## Stored data entries
▬▬▬

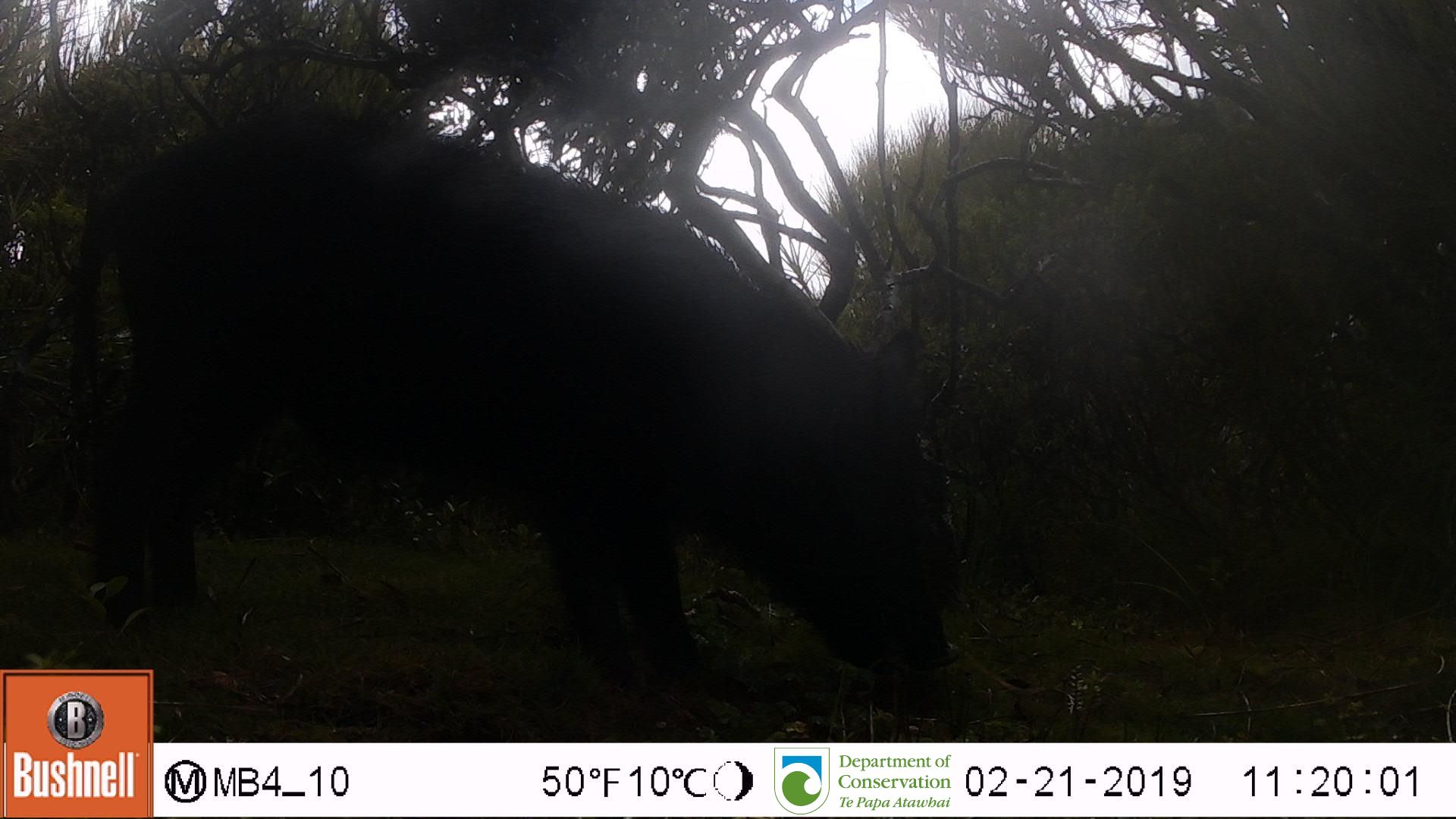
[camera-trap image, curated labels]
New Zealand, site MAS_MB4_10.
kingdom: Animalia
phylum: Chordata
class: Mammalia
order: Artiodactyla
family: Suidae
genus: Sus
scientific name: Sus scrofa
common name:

▬▬▬

## EXERCISE PROMPT
From the line containing "New Zealand, site MAS_MB4_10." down to the last line of the records above, print every line exactly, with both ends kept.

## ANSWER SPACE
New Zealand, site MAS_MB4_10.
kingdom: Animalia
phylum: Chordata
class: Mammalia
order: Artiodactyla
family: Suidae
genus: Sus
scientific name: Sus scrofa
common name:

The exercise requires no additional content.